(Stored data)

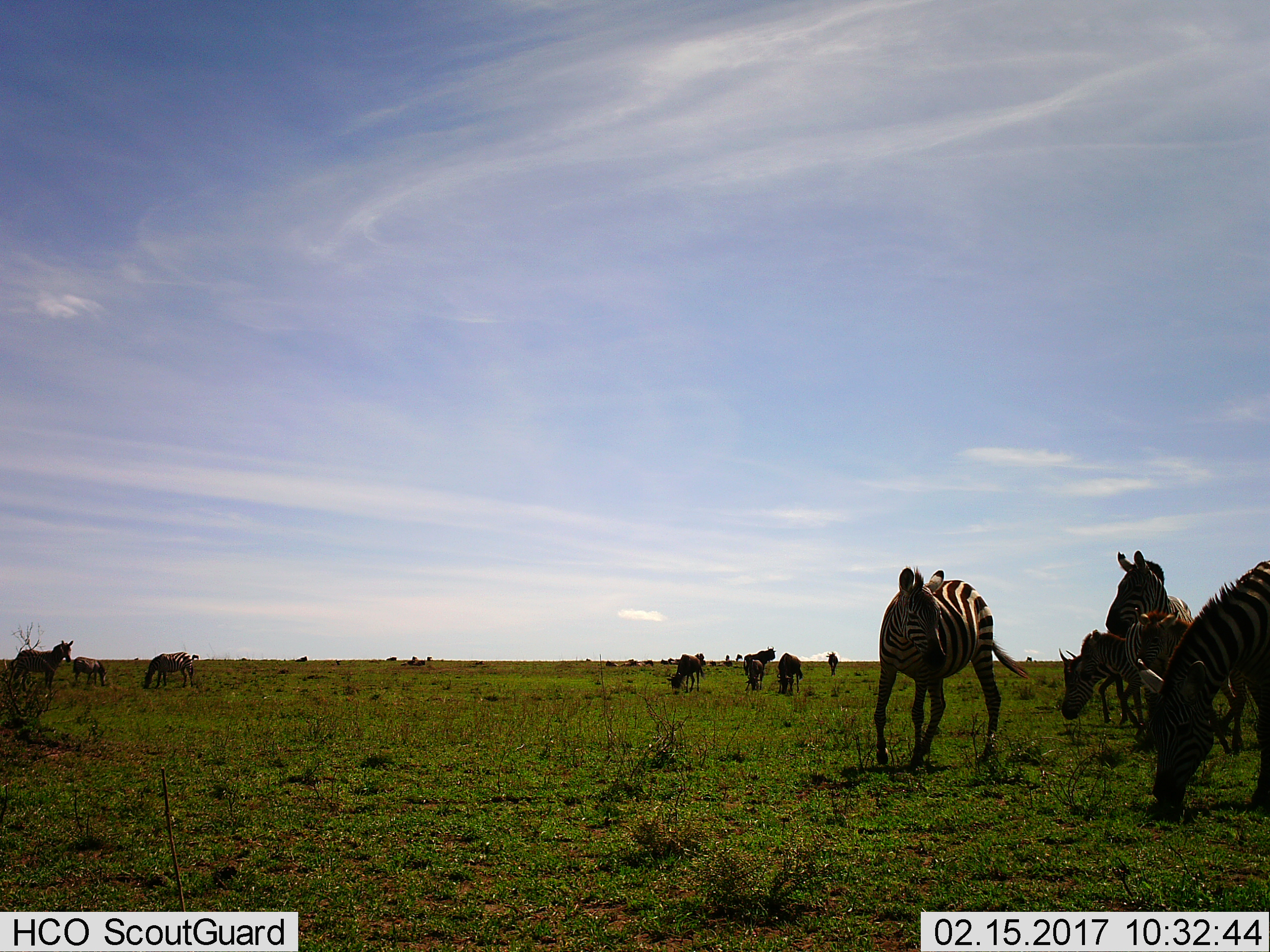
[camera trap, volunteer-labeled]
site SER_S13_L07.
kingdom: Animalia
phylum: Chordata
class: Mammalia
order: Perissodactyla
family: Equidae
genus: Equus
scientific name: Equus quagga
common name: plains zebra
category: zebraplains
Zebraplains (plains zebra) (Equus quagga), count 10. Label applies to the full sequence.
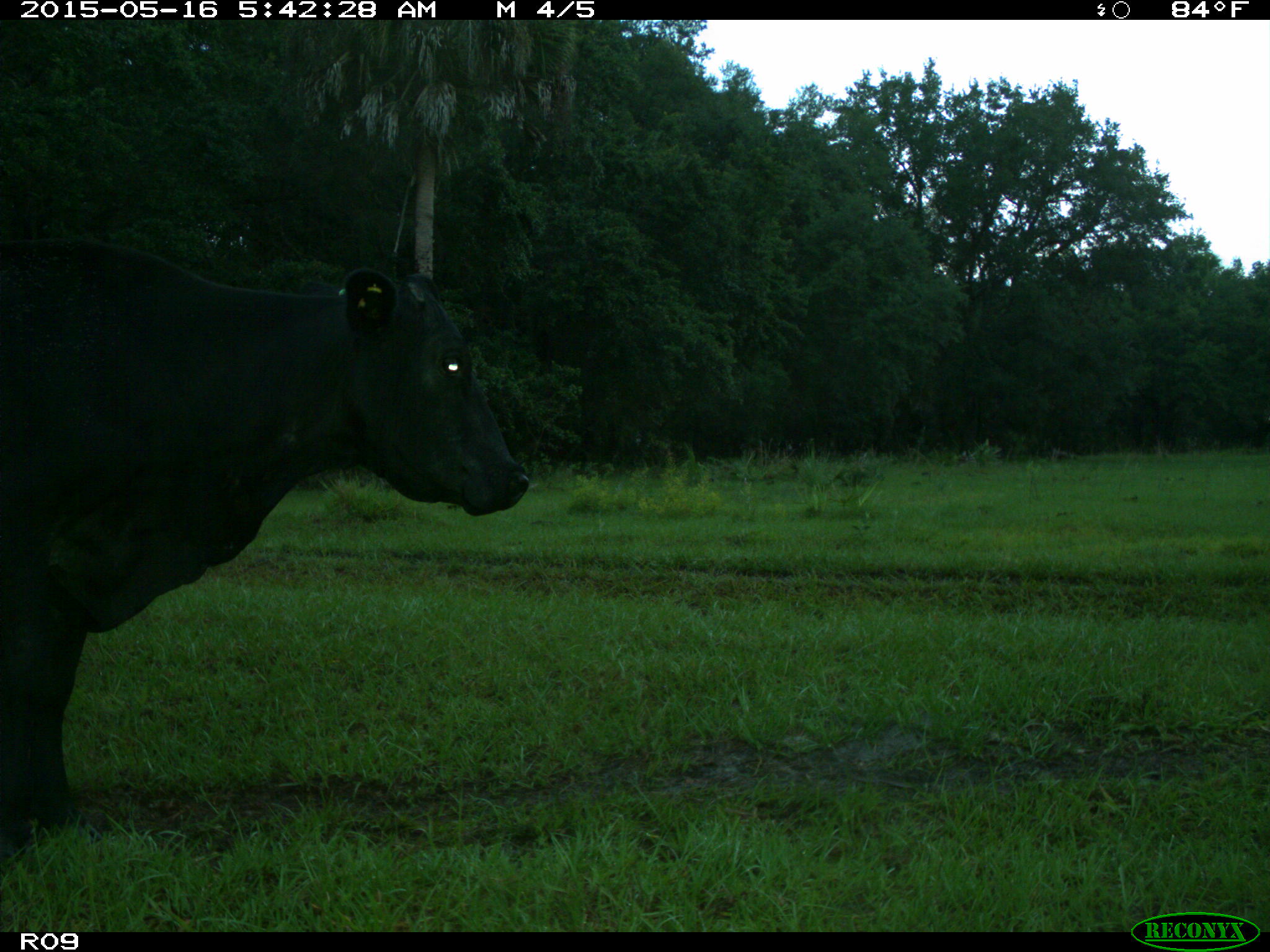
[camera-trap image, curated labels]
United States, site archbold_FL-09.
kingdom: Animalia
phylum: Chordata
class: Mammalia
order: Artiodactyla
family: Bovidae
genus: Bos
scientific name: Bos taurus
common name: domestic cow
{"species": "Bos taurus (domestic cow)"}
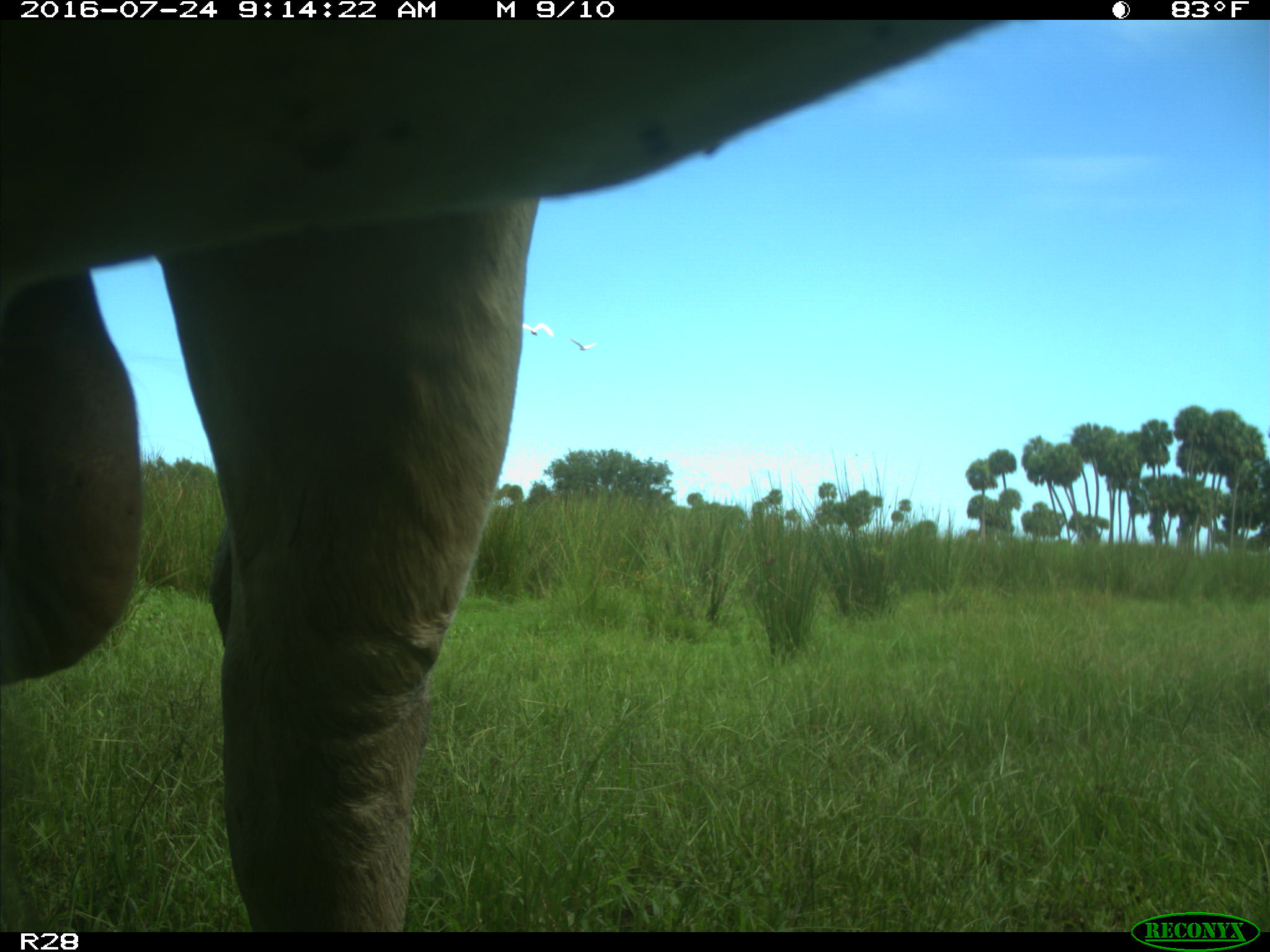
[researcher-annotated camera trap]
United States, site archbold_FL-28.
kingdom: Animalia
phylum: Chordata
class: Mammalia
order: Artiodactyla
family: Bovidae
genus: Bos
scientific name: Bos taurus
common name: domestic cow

* HOW TO COMPLETE THIS TASK *
Repeat the data above exactly, images excluded.

* EXERCISE OUTPUT *
[camera trap, volunteer-labeled]
site SER_S13_L07.
kingdom: Animalia
phylum: Chordata
class: Mammalia
order: Perissodactyla
family: Equidae
genus: Equus
scientific name: Equus quagga
common name: plains zebra
category: zebraplains
Zebraplains (plains zebra) (Equus quagga), count 10. Label applies to the full sequence.
[camera-trap image, curated labels]
United States, site archbold_FL-09.
kingdom: Animalia
phylum: Chordata
class: Mammalia
order: Artiodactyla
family: Bovidae
genus: Bos
scientific name: Bos taurus
common name: domestic cow
{"species": "Bos taurus (domestic cow)"}
[researcher-annotated camera trap]
United States, site archbold_FL-28.
kingdom: Animalia
phylum: Chordata
class: Mammalia
order: Artiodactyla
family: Bovidae
genus: Bos
scientific name: Bos taurus
common name: domestic cow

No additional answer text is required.